Plus de deux cents ans après la disparition de l’Empire romain germanique, il est fascinant de mesurer les difficultés avec lesquelles le Royaume-Uni tente d’être simplement reconnu comme un Etat tiers à part entière. En fait d’ « ambition », pour reprendre l’emphase protectionniste de Barnier, celle des conservateurs britanniques, présentés sur le continent comme le parti « du repli », est en réalité d’un autre ordre : multiplier d’ambitieux accords commerciaux dans le monde. Sur des bases d’égalité juridique et de réciprocité. En commençant par de “modestes” Etats comme l’Australie, puis les USA et la Chine si possible. L’Europe pouvant attendre un peu, surtout si cela l’incite à se rendre compte à quel point elle aussi demandeuse (pour autant qu’elle en soit capable sur le plan idéologique). 

« Les protectionnistes gagnent du terrain, déclarait Johnson le 3 février dernier devant un auditoire de diplomates à Londres. De Bruxelles à la Chine en passant par Washington, les tarifs douaniers sont brandis comme des gourdins.
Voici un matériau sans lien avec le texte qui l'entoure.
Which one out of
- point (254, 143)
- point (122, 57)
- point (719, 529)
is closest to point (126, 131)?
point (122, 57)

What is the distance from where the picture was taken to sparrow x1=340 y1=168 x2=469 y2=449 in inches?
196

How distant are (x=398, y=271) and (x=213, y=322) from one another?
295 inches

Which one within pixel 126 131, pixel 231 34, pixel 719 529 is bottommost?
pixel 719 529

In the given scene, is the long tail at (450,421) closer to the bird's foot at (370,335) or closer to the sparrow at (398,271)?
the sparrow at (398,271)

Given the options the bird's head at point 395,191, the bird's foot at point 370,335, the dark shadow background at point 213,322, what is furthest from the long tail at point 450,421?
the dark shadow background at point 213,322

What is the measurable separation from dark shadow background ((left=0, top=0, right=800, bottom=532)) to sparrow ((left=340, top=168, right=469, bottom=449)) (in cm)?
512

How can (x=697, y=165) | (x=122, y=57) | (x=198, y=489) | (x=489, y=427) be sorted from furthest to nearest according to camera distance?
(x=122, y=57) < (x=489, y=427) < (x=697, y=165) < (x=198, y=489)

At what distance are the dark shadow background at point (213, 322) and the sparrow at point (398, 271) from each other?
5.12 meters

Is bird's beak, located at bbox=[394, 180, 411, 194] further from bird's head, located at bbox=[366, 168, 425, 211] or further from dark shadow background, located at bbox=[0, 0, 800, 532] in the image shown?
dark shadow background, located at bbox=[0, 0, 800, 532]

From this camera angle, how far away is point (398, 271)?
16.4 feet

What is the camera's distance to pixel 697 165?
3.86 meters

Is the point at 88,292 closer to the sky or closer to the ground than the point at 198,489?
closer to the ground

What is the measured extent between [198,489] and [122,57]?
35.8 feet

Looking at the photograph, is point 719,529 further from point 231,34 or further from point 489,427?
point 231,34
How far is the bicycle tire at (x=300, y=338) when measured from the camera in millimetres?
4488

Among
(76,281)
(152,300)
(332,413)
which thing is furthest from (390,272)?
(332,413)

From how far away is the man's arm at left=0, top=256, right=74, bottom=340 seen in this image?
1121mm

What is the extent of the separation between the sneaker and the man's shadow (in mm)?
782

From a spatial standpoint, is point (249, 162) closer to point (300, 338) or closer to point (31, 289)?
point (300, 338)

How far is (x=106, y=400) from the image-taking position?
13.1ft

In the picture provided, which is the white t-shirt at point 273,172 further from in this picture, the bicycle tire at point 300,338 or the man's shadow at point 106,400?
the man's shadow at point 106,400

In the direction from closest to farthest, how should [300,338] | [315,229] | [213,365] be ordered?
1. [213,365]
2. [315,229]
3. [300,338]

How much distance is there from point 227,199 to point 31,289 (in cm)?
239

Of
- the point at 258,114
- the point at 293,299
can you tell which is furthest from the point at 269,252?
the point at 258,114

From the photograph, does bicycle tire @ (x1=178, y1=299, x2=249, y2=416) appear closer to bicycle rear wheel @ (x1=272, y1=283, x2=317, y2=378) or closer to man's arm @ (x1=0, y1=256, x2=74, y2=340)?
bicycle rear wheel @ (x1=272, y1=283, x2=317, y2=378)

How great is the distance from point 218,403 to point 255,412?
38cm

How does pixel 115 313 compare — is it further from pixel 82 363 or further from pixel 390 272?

La raison pour laquelle nous renonçons à toute appartenance à une union douanière, ou à quelque alignement que ce soit, c’est que nous voulons faire du Royaume-Uni un acteur indépendant et un catalyseur de commerce dans le monde.»

La raison pour laquelle nous renonçons à quelque alignement que ce soit, c’est que nous voulons faire du Royaume-Uni un acteur indépendant des grandes puissances, et un catalyseur de commerce dans le monde.

Le conservateurs britanniques ne sont pas non plus des nostalgiques obtus d’accords de libre-échange classiques ne portant que sur des réductions de tarifs douaniers. Il ne sont pas du tout opposés à des accords « de partenariat », selon le terme employé par l’UE et les Etats-Unis s’agissant de leur Partenariat transatlantique de commerce et d’investissement (TTIP, en attente de ratification en Europe par manque de consensus).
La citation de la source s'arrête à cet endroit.